Quoted text>
+===+

I live in the interior of British Columbia, Canada and we've had virtually no snow this Winter. It's the middle of January and the ground is completely bare, the temperature is 40F and it is currently raining. This is just wrong. I don't need a climate scientist or talking head politician to tell me what I know to be true. This is not right.
January 15, 2010
If you were a child prodigy, but you are no longer a child, are you still a prodigy? Are geniuses geniuses for their whole life? Or is there a creative window in which their powers of genius are the greatest and their creations at their most sublime? And after that they just become regular people. Ex-geniuses. Still smart, sure, but just average. And if their creations during their heyday didn't set the world on fire, will they be seen as having wasted their genius? 'Cause if so, now they are just regular people with wasted lives. Brutal, eh?
January 16, 2010
Early morning, ground fog everywhere, coyotes yipping in the woods to the north, an unseen wing of geese flying overhead and honking loudly, our three malamutes in the front yard howling back at the coyotes, and me in my bathrobe, cup of hot coffee in hand, listening to this all natural cacophony, just hugging myself over its noisy wonderfulness.
January 17, 2010
This guy was so happy. Happy like he won the lottery happy. Giddy, dancing, loudly singing, "We are the champions....OF THE WORLD!". And for what? This man who lives for tech, has a very common name, John Smith common, and he just secured his domain name in .com because the previous domain name holder let it lapse. The happy guy had been cyber squatting the renewals for 17 years and finally, finally! he snagged it before the other same named person renewed it. His joy was genuine and he was as excited as I have ever seen him, even though this was the first time I ever met him, and actually, I didn't even meet him, I just got to watch his reaction as he ran through the office like a lunatic singing Queen. But I was in the right place at the right time to witness it. I must have known I would be amused.

+===+

Exercise goal>
Write the next part of the dated journal entries about daily life in British Columbia, starting after their last sentence. The data after this point is separate material and has no connection to the journal entries.

Data excerpt>
+===+

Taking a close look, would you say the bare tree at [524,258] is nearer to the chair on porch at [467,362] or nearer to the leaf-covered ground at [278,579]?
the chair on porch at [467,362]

+===+

The output>
January 18, 2010
Nobody in their right mind could possibly believe that Santa makes all that stuff he gives away. Elves - get real! In fact, he nicks it off the backs of trucks to fulfill all the wishes of the greedy, thoughtless children in the world who demand so much of him. The man's a saint all right. Of course, he's had more than a thousand arrests in December alone, but he always seems to get bailed out just in time to deliver his stolen goods. By the way, that's how he got his name, St. Nick. True story. Is too.
January 19, 2010
I watch a news interview of some hoary old politician on one of the committees trying to alter Net Neutrality in favor of the telco corporate line about how tiered service would be good for everyone, and how dangerous an open and free Internet is, blah blah, and it's easy to see that this guy doesn't use the Internet. Never has. Because those that use the Internet see unfiltered, unfettered Internet access as a public utility. Those who don't use the Internet, sell their vote through greed and ignorance and disservice to those who put them where they are, and then have the temerity to tell us that something they know nothing about - and we already possess - isn't good for us. Remind me again why this is put up with?
January 20, 2010
I was watching a video clip of a livid, vigorous, Teddy Roosevelt screaming and yelling at a bunch of people in a room. He was ruddy faced and had spittle at the corner of his mouth and he kept pounding the table for effect, and I was thinking, at this moment, if somebody suggested that maybe Teddy might want to look into an anger management course, he would have killed them with his bare hands, right there, in front of everybody, and then asked the rest, Anyone else think I need anger management? Maybe Obama needs a little of that? I'm just sayin'...
January 21, 2010
I read this nice, heartfelt article written by an Atlanta man who, along with his family, did something that was powerful and meaningful and sincere. It was well thought out and researched and the results aided many other people in a positive, life changing manner. It was neat to see a practical example of people living by their convictions. I finish the article and start reading the comments and one after one they're full of typical Internet self-absorbed rubbish - Why didn't he do this; What they did is against my religion; He helped foreigners, he's not a patriot; They're mocking the American Dream; I'm a vet, they should have given me that money, etc. It was disgusting actually. Look, I understand the need to tell others your point of view (I do it here every day), but that article was not about them, never was.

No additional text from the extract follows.